• QUOTED PASSAGE:
☆ ☆ ☆ ☆ ☆ ☆ ☆

Brother Joseph McNally (10 August 1923 – 27 August 2002), was an Irish brother from the De La Salle Brothers. He was the founder of St Patrick's Arts Centre, now known as LASALLE College of the Arts, in Singapore.

Early life
McNally grew up in County Mayo. He began studying the arts in high school. McNally left his hometown when he was 14 to join the De La Salle Brothers. He completed his novitiate at the De La Salle Retreat in Castletown, and his scholasticate at De La Salle College in Mallow, County Cork. In 1943, after graduating from De La Salle College, McNally taught at the College, where his interest in the arts grew.  He took art classes at the Mallow Technical School in the evenings while teaching in the daytime.

Education career
In 1946, De La Salle College sent McNally to Singapore to teach at the St Joseph's Institution. After his Singapore posting, McNally was sent to St John's Institution in Kuala Lumpur, Malaysia, and taught there briefly.

He returned to Ireland in 1951, enrolling in the Irish National College of Art. He graduated in 1954, and had his first solo exhibition that same year, at the Brown Thomas Gallery in Dublin.

☆ ☆ ☆ ☆ ☆ ☆ ☆

• PROVIDED INFORMATION:
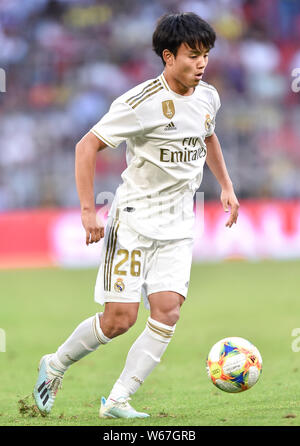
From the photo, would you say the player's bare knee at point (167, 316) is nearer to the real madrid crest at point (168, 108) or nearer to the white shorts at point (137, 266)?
the white shorts at point (137, 266)

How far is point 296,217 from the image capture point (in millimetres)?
17125

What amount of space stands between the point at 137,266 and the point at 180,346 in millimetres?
3663

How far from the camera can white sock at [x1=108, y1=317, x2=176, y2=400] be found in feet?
17.0

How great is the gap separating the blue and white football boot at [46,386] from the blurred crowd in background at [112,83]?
414 inches

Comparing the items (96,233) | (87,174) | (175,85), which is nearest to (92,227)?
(96,233)

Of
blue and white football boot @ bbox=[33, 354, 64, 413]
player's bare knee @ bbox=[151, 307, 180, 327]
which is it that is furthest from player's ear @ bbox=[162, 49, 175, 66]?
blue and white football boot @ bbox=[33, 354, 64, 413]

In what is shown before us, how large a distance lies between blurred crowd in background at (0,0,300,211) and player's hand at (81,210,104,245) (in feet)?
35.8

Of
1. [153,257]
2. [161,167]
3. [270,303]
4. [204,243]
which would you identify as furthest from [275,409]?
[204,243]

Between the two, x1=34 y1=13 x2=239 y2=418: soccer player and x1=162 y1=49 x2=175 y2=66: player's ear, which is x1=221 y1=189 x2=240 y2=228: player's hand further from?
x1=162 y1=49 x2=175 y2=66: player's ear

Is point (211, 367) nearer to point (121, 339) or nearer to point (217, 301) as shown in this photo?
point (121, 339)

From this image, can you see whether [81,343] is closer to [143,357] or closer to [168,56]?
[143,357]

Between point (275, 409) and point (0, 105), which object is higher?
point (0, 105)

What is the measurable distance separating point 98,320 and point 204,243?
11.8 metres

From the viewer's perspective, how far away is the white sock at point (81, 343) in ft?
17.4
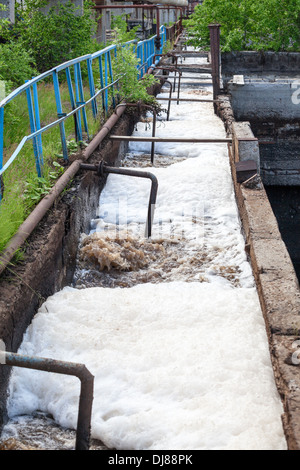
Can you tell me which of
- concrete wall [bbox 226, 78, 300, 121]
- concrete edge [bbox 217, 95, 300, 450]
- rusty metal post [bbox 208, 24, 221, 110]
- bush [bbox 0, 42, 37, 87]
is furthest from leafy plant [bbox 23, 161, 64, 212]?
concrete wall [bbox 226, 78, 300, 121]

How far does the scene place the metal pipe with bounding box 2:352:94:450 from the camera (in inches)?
111

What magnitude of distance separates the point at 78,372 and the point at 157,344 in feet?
4.76

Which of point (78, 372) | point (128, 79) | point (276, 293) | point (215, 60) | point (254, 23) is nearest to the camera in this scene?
point (78, 372)

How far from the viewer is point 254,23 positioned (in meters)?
21.7

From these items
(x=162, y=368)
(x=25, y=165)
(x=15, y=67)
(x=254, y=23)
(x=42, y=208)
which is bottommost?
(x=162, y=368)

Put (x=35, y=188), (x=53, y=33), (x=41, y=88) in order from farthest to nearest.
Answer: (x=53, y=33) → (x=41, y=88) → (x=35, y=188)

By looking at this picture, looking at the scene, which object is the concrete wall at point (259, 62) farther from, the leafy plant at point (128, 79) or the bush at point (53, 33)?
the leafy plant at point (128, 79)

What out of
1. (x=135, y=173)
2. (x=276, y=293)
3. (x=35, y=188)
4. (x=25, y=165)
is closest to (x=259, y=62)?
A: (x=135, y=173)

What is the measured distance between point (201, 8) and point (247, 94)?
27.7 feet

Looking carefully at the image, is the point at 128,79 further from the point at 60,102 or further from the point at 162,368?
the point at 162,368

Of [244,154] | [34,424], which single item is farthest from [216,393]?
[244,154]

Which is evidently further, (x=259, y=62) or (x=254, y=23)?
(x=254, y=23)

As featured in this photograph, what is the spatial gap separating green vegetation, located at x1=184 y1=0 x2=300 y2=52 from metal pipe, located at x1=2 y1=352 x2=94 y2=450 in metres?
19.9
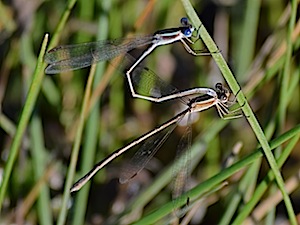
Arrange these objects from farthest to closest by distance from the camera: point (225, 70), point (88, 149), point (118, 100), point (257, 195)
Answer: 1. point (118, 100)
2. point (88, 149)
3. point (257, 195)
4. point (225, 70)

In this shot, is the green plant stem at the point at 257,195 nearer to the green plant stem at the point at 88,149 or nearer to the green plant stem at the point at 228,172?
the green plant stem at the point at 228,172

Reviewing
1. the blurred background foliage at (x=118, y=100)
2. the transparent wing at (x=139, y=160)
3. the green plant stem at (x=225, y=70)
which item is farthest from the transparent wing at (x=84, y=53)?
the green plant stem at (x=225, y=70)

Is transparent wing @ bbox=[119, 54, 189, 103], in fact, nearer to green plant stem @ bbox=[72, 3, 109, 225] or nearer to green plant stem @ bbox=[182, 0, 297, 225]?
green plant stem @ bbox=[72, 3, 109, 225]

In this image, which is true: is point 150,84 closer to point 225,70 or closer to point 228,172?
point 228,172

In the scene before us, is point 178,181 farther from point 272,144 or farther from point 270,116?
point 272,144

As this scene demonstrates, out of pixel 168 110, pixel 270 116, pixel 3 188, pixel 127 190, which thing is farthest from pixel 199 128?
pixel 3 188

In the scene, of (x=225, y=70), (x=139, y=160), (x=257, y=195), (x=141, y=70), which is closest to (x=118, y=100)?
(x=141, y=70)

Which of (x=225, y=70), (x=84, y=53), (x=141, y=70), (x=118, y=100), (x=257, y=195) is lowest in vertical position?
(x=118, y=100)
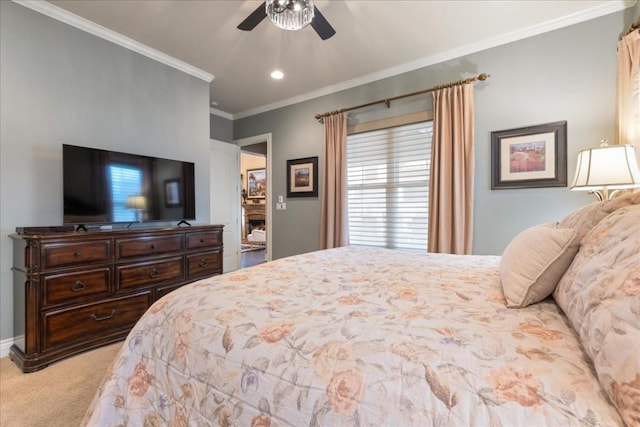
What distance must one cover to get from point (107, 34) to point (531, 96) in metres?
3.91

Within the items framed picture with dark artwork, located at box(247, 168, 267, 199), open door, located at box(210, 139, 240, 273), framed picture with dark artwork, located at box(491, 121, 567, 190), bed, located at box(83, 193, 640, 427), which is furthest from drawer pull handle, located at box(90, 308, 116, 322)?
framed picture with dark artwork, located at box(247, 168, 267, 199)

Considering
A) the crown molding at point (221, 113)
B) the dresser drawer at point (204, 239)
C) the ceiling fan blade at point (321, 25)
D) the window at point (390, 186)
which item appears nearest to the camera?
the ceiling fan blade at point (321, 25)

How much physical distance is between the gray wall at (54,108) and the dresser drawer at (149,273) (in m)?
0.70

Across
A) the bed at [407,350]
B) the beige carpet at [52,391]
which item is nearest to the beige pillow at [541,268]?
the bed at [407,350]

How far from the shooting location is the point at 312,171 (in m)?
4.05

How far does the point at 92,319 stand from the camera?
88.3 inches

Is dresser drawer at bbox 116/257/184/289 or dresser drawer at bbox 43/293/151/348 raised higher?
dresser drawer at bbox 116/257/184/289

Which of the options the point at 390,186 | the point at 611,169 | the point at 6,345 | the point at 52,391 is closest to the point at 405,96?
the point at 390,186

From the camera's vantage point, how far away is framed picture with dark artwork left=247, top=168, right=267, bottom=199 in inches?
344

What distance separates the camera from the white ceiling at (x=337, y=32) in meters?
2.32

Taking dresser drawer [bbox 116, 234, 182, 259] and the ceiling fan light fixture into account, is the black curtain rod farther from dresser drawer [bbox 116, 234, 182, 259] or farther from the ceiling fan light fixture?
dresser drawer [bbox 116, 234, 182, 259]

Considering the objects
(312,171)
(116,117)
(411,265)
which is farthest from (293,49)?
(411,265)

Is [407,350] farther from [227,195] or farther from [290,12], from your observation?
[227,195]

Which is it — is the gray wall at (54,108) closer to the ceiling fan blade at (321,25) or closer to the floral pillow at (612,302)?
Answer: the ceiling fan blade at (321,25)
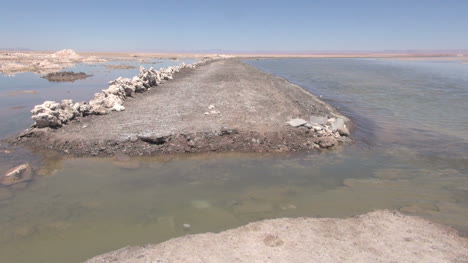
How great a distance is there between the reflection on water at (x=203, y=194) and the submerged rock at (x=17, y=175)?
0.23 metres

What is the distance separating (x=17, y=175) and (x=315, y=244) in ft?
23.3

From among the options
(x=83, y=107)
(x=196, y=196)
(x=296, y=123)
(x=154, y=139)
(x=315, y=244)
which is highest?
(x=83, y=107)

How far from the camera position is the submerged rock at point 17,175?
6.94m

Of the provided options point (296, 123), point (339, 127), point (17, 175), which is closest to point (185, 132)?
point (296, 123)

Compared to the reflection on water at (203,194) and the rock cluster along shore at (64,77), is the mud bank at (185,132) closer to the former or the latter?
the reflection on water at (203,194)

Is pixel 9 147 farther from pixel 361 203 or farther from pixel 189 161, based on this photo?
pixel 361 203

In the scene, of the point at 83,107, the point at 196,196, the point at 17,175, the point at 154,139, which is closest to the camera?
the point at 196,196

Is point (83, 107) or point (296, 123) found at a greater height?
point (83, 107)

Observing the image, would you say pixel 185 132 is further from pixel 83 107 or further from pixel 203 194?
pixel 83 107

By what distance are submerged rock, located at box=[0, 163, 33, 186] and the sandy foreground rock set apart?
13.2 feet

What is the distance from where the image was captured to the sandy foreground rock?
440cm

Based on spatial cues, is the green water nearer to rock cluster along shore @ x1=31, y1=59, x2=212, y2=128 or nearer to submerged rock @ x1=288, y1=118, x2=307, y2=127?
submerged rock @ x1=288, y1=118, x2=307, y2=127

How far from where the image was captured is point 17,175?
23.5 feet

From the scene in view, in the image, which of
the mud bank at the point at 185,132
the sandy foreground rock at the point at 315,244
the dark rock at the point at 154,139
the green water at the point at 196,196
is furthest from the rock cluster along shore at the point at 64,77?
the sandy foreground rock at the point at 315,244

☆ ☆ ☆ ☆ ☆ ☆ ☆

• WHAT IS ASKED:
1. Reproduce the passage of the Brother Joseph McNally biography word for word, starting with "Brother Joseph McNally" and going on through "in the daytime.".
2. Continue the Brother Joseph McNally biography from its last sentence.

• OUTPUTS:
1.
Brother Joseph McNally (10 August 1923 – 27 August 2002), was an Irish brother from the De La Salle Brothers. He was the founder of St Patrick's Arts Centre, now known as LASALLE College of the Arts, in Singapore.

Early life
McNally grew up in County Mayo. He began studying the arts in high school. McNally left his hometown when he was 14 to join the De La Salle Brothers. He completed his novitiate at the De La Salle Retreat in Castletown, and his scholasticate at De La Salle College in Mallow, County Cork. In 1943, after graduating from De La Salle College, McNally taught at the College, where his interest in the arts grew.  He took art classes at the Mallow Technical School in the evenings while teaching in the daytime.

2.
In 1955, McNally returned to Malaysia to teach at St Paul's Institution in Seremban and later at St Xavier's Institution in Penang. He joined the staff of St Joseph's Training College in Penang in 1958. In 1962, he became the vice-principal of St John's Institution in Kuala Lumpur and in 1963, he was appointed as its principal. In an effort to become close to the local population, McNally became a Malaysian citizen in 1965.

In 1968, McNally went to Columbia University, New York and took up its Master in Arts programme, studying first painting and later sculpture. He returned to Malaysia in 1970 and taught at St Joseph's Training College. He was awarded his PhD in Art Education from Columbia University in 1972.

In 1973, McNally went to Singapore again and taught at St Patrick's School. He became its principal in 1975 and retired in 1982.

In 1984, McNally founded the St Patrick's Arts Centre, serving as its president. He retired in 1997, receiving the honorary title of President Emeritus.

In 1985, McNally became a Singaporean Citizen. Singapore's Ministry of Education sought his advice regarding changes to the national arts syllabus and McNally helped to establish the Art Elective Programme. 1990, McNally was awarded the Pingat Bakti Masyarakat (Public Service Medal) and in 1997, the Pingat Jasa Gemilang (Meritorious Service Medal).

Death
On 27 August 2002, McNally died from a heart attack during a visit to County Mayo, his hometown.

Legacy
In 2006, a new road created outside of the LaSalle College of the Arts in Singapore was named McNally Street in his honour. The Singapore Art Museum held a tribute in 2014, the 12th anniversary of his death.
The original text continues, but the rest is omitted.